▶ _Document text_:

A period of study leave by Professor Geiger from the University of Hohenheim has been invaluable to our hybrid rye breeding program, which is supported by Weston Food Laboratories. We aim to produce our first spring topcross hybrid by 2002 and are making use of rapid generation turnover to establish our inbred maintainer lines. Meanwhile, a reduced-height crossbred, CP mix 37, is being considered for release. This line combines high yield with superior lodging resistance and adequate resistance to prevailing rust strains.
A new rye products program, funded by GRDC, has identified several adapted lines of white rye that may be useful in the crispbread industry and provide a source of high fiber for traditional white wheat breads. Amylose levels less than 10 % were identified among our rye materials, and we also have identified rye lines that are either high or low in soluble pentosans. Special emphasis will now be given to identifying self-compatible rye lines with superior baking characteristics.
Two locally bred dual-purpose triticales will be submitted for PBR in 1998. One is a sister line to Maiden and Madonna, with superior grazing potential. The other is a reduced awn cultivar with high grain yield and good disease resistance, including resistance to the Yr9-virulent pathotype of yellow rust. A locally bred spring cultivar is also being considered for release.
The hybrid spring triticale program has strong emphasis on grain quality with respect to bread making. One white-grain triticale, which is almost indistinguishable from prime hard wheat, has been identified, and wheattriticale blends with up to 70 % triticale flour have resulted in mini-loaves of acceptable volume. High levels of heterosis for grain yield were identified in some combinations, and parents with superior general combining ability have been identified.
Doubled haploid production.
The Plant Breeding Institute continues to provide a doubled haploid service for wheat at $5 per DH line. Isolated microspore culture technology developed for wheat currently is being tested on a range of other cereals, as well as legumes.
IA Watson Wheat Research Centre, Narrabri, 2390, NSW Australia.
L. O'Brien, D. Bonnett, F.W. Ellison, D.J. Mares, S.G. Moore, K. Mrva, and S. Shah.
Late maturity alpha-amylase (LMA) in wheat.
K. Mrva.

▶ _Records provided_:
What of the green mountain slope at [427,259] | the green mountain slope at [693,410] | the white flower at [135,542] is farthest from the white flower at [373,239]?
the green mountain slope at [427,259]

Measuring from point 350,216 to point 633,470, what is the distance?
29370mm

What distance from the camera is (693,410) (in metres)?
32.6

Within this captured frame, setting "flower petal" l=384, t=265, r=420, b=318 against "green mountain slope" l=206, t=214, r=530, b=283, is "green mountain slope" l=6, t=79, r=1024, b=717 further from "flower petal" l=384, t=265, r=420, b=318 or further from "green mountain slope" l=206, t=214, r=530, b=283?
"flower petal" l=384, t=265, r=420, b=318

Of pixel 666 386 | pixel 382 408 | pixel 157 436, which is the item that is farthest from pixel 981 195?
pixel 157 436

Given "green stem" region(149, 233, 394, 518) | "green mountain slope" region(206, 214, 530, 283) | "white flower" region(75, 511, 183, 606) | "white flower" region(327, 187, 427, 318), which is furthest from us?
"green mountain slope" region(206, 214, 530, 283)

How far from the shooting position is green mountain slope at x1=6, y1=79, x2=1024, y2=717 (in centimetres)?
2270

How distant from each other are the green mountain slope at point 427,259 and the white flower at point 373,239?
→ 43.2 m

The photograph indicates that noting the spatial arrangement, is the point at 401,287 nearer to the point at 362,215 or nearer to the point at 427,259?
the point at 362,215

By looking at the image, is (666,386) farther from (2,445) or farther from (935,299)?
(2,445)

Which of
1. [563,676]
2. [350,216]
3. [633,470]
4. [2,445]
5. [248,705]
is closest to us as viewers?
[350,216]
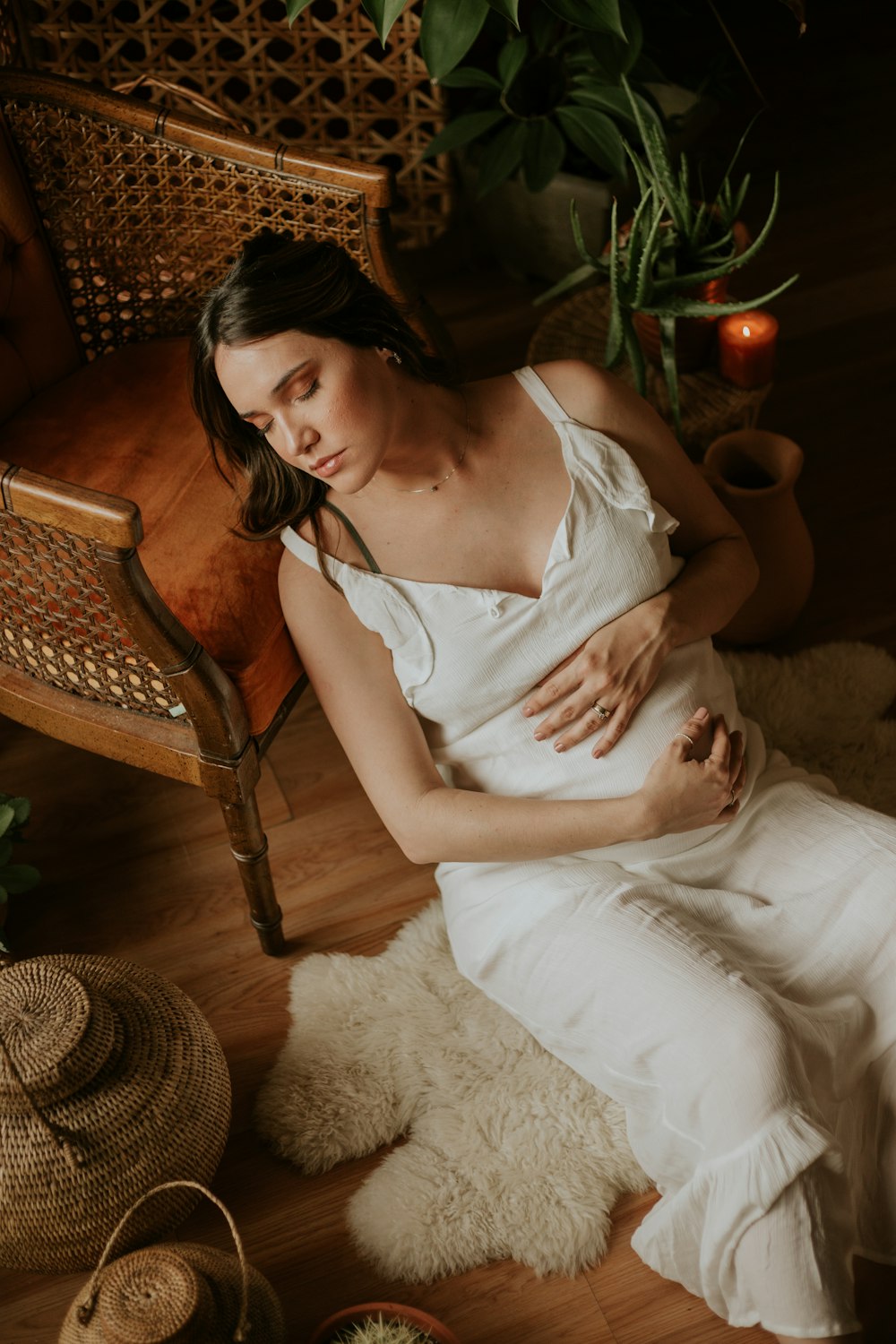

▶ _Problem statement_: Write the next part of the cereal breeding report, starting after its final line. The rows bear no relation to the cereal breeding report.

▶ _Answer to this task_:
LMA, a genetic defect that results in high levels of grain amylase at maturity in the absence of sprouting, is widespread throughout Australian breeding programs and includes germplasm derived from cultivars such as Spica, Lerma 50, Inia 66, Veery, and Bezostaya. In addition, the source of the gene in some breeding lines is yet to be established. These cultivars generally respond to cool temperatures during mid-grain development by producing germination-type a-amylase, seemingly from the entire aleurone tissue. A glasshouse-based screening test involving the transfer of plants from a warm environment (20-30 C) to a cool environment (10-20 C) has proved extremely effective in identifying problem genotypes. More recent experiments with detached ears indicate that an even more efficient screening system can be developed.
Preharvest sprouting tolerance.
D. Mares.
Sprouting tolerance or grain dormancy in white-grained wheats such as AUS1408 appears to be controlled by two independent, recessive genes, one expressed in the embryo and the other expressed in the tissues of the maternal seed coat. The dormant phenotype is not expressed until the F3 grain generation (F3 grains on F2 plants). However, segregation for the embryo factor occurs in the F2 grain generation. Grains that are homozygous can be identified by imbibing them in an ABA solution and selecting those (approximately 25 %) that fail to germinate in 5-7 days. The ABA-sensitive grains were germinated in the presence of GA and grown to maturity. Individual lines then were progeny tested to determine the seed coat genotype. Progeny were either all dormant (homozygous for the seed coat gene from the dormant parent), all nondormant (homozygous for the seed coat gene from the nondormant parent), or a mixture (heterozygous). These lines will be used in investigations into the nature of the seed coat factor and to develop molecular markers for the seed coat gene.